### AIM 1
Rewrite the rows starting at the line containing "By what distance" and ending at the line containing "7.35 metres" as a numbered list, leaving out blank lines.

Search algorithms

Seek, and ye shall find

To find a solution, you usually need to search for it. For artificial agents, this is no different. On this page, we explore several ways in which agents can search, and list some of the advantages and disadvantages. The JavaScript on this page makes use of HTML5.

We represent a search problem as a graph, where each node is a point in the solution. For example, this could be a road map, where different nodes are different cities. But nodes can also represent different actions in a plan. For example, an agent that wants to make a cup of tea can search through his repertoire of actions and find that it should pass through the nodes of “putting on the kettle” and “pouring the hot water” to get to the goal of “enjoying a nice cup of tea”.

In our representation, agents always try to find a path from the start S to the goal G. Every arrow represents a path from one node to another, and can only be travelled in one direction. The number next to each edge shows the cost of taking that path (e.g. the time, effort, or energy consumed by taking the path). When there is no edge connecting two nodes, it is not possible to go from one node to the other directly. However, it may still be possible to go there indirectly.

Below, we describe a number of search algorithms, and show an example of the way this algorithm works in practice. This list of algorithms includes

Each example consists of the example network and the stack. The stack shows what options the agent can still explore. Whenever a node is put onto the stack (the agent recognizes the possibility of going to that node), the corresponding node in the network turns green. When the node is removed from the stack (the agent has finished considering the option), it turns blue. As soon as the goal node G turns blue, the agent has found a solution and stops. In some cases, it may happen that an edge turns red. This indicates that the agent has chosen not to investigate that path at all.

To compare these search algorithms more directly, you can also view the search algorithm script page, which provides a simultaneous view of the network, the stack, the search tree, and the algorithm.

Depth first search

An agent that uses depth first search is always moving forward. Every time the agent reaches a node, it looks at all the options available from that point and chooses to continue searching in the last direction that the agent has observed. Backtracking to a previous point only happens when the agent reaches a dead end, and is therefore forces to turn back.

One of the main advantages of depth first search is that it requires very little memory. But because of that, depth first search may lead agents to go around in circles. Fortunately, there are no circular paths in the example above. In general, to prevent going around in circles, agents can skip visited nodes. Whenever they see a node for the second time, they ignore the possibility of going there.

Depth limited search

As mentioned above, the disadvantage of depth first search is that you may get stuck in a circular path. One way to overcome this is stop searching after a given number of steps. For example, the agent may restrict itself for paths that visit no more than three nodes. This way, the agent is sure not to get stuck in a circular path for all eternity. The downside, of course, is that if there the path from start to goal visits at least four nodes, the agent cannot find a solution even though it exists.

Iterative deepening search

The disadvantage of depth first search is that you may get stuck in a circular path. Depth limited search solves this partially by putting a limit on the length of the path. Unfortunately, this may lead the agent to be unable to find the solution, because it takes too many steps.

To solve this problem, the agent could simply increase its search limit and try again. This is exactly what iterative deepening search does. Whenever the agent is unable to find a path from start to goal, the agent increases its search depth limit and restarts the search. But the demonstration shows that this solution has its own problems: the agent may be doing the same search over and over again, forgetting what it has learned every time.

Breadth first search

If depth first search is about always moving forward, breadth first search is about not straying too far. An agent that follows breadth first search explores its options in the order it observed these options. Rather than staying on one chosen path, the agent will jump back and forth between options until it finds the solution.

### AIM 2
According to the text on search algorithms, what is one of the main advantages of depth first search?

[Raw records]
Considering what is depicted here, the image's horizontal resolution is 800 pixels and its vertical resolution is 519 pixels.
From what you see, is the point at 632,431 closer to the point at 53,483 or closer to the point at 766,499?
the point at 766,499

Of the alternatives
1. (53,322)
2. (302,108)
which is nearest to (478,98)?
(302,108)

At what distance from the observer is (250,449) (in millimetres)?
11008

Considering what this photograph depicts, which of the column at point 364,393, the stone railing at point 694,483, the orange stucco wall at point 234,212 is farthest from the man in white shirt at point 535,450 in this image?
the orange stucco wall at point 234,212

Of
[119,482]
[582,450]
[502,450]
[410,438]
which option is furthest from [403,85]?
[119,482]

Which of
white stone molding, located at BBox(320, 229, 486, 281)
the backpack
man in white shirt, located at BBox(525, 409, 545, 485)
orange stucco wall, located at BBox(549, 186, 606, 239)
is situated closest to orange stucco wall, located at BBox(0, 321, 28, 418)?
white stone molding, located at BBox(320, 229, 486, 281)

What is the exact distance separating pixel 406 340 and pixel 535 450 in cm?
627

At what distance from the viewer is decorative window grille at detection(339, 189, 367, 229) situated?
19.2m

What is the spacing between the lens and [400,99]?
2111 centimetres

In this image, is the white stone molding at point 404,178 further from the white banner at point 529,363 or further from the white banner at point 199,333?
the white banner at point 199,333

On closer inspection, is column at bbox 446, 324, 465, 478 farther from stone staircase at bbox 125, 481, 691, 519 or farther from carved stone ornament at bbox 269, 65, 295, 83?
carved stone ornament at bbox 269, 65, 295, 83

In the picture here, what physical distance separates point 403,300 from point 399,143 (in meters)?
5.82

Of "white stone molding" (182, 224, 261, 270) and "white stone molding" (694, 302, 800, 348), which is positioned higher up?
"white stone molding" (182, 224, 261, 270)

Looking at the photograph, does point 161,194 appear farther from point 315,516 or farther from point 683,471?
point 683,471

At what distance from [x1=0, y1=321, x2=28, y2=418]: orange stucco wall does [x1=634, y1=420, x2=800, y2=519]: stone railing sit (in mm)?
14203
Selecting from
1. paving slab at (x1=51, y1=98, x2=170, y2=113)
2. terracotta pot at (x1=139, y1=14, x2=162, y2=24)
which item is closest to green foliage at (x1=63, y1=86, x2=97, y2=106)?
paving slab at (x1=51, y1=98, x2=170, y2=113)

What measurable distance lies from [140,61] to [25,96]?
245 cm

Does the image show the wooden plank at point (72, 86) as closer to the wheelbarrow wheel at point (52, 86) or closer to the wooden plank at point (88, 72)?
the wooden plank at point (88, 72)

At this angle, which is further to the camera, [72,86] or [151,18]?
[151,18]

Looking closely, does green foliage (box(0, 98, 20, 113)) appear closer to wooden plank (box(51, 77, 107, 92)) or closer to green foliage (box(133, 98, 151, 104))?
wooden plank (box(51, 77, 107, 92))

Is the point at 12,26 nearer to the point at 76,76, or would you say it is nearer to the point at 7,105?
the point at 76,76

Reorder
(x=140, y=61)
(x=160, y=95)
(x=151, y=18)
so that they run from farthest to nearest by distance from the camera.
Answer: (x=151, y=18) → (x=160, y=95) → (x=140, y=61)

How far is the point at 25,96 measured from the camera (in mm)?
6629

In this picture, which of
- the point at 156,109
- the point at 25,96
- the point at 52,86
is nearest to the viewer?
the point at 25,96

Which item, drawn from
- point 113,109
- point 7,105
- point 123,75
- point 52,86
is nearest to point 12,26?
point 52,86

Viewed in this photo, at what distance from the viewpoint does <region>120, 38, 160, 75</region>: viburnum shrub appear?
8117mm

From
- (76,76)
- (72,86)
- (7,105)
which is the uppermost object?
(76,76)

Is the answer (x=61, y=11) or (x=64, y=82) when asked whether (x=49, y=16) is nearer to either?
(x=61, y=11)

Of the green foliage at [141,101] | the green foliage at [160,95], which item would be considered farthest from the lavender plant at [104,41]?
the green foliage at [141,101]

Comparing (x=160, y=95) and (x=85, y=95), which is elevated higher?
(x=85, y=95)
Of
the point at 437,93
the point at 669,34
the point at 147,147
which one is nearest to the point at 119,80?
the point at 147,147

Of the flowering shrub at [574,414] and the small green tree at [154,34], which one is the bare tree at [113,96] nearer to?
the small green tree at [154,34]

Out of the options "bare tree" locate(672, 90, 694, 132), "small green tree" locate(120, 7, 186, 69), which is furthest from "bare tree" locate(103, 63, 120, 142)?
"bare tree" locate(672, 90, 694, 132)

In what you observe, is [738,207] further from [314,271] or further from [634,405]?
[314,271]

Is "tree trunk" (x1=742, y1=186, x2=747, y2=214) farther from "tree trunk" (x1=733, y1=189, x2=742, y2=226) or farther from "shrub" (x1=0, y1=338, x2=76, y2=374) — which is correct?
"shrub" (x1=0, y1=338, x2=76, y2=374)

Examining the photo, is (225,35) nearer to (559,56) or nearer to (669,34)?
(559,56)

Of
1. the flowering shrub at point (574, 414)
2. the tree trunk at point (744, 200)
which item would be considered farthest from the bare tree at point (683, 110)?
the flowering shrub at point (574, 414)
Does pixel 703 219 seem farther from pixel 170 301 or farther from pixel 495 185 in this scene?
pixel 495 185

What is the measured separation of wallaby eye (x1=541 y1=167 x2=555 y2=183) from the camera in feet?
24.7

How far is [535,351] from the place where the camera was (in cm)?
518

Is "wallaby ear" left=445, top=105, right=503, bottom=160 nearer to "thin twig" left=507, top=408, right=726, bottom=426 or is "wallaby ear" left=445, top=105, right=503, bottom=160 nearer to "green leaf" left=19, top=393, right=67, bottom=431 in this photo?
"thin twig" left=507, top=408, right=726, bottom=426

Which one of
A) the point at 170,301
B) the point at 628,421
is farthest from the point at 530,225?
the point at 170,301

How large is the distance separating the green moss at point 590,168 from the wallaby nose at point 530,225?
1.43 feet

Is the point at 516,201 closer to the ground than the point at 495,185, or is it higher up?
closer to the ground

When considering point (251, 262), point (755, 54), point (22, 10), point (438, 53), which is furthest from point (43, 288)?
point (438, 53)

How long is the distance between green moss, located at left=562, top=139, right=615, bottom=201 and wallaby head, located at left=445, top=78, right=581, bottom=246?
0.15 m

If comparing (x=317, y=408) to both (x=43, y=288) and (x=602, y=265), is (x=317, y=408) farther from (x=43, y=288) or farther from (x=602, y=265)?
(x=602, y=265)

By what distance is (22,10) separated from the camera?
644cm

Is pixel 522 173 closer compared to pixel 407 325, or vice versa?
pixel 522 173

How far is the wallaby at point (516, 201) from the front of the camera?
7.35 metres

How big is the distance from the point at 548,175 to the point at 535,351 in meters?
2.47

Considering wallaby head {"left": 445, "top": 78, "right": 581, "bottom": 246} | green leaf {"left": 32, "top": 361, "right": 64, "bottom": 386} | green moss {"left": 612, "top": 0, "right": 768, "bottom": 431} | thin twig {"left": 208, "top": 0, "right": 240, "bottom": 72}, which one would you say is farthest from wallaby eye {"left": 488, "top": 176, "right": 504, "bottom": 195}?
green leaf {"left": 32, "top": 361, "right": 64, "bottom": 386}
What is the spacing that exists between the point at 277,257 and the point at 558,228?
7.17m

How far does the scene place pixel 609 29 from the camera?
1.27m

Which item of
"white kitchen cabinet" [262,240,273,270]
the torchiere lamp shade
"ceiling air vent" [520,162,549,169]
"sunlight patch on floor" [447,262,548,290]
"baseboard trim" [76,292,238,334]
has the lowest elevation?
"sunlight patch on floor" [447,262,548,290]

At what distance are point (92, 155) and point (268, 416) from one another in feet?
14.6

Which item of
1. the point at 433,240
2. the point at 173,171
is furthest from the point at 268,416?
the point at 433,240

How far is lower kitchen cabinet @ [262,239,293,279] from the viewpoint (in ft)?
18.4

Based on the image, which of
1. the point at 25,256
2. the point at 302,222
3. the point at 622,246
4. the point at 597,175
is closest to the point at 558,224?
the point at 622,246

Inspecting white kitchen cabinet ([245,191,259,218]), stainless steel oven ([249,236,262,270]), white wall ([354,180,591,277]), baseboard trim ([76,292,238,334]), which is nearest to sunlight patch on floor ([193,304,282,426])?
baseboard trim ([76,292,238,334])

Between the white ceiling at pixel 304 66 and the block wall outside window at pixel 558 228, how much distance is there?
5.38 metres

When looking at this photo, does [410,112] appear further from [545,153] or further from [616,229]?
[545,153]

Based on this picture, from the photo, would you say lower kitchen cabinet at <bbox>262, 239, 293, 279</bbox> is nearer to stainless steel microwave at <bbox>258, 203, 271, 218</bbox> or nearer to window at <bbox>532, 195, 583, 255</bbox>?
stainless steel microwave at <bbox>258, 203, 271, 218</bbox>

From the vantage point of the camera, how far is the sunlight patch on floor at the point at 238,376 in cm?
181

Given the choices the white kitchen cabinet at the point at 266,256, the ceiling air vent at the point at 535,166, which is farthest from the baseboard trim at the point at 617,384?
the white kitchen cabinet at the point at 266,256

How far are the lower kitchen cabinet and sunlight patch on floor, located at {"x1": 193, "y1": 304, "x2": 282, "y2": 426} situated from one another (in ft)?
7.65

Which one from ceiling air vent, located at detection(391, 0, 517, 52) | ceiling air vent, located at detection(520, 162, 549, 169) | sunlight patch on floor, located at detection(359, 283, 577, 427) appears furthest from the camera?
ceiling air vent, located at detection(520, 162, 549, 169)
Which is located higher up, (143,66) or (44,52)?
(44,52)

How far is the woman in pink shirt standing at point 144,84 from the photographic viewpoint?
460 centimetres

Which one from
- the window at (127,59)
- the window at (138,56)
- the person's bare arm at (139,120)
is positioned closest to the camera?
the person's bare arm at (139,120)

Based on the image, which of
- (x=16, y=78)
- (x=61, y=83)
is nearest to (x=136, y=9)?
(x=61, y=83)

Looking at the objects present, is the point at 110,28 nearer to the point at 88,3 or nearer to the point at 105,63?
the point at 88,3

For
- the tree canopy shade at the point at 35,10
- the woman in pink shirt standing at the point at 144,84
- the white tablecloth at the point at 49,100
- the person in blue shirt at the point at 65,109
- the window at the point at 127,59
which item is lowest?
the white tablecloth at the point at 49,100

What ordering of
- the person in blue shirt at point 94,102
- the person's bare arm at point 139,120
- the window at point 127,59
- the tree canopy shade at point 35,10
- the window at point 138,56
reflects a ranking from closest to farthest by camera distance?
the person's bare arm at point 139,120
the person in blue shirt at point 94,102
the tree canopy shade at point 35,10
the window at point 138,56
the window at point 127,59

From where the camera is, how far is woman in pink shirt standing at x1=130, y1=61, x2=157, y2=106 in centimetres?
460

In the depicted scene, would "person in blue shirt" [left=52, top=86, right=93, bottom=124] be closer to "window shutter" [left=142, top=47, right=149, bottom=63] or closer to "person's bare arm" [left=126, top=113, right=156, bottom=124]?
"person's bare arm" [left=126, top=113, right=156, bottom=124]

### EXERCISE RESULT 1
1. By what distance is (22,10) separated from the camera?
2. 644cm
3. Is pixel 522 173 closer compared to pixel 407 325, or vice versa?
4. pixel 522 173
5. How far is the wallaby at point (516, 201) from the front of the camera?
6. 7.35 metres

### EXERCISE RESULT 2
It requires very little memory.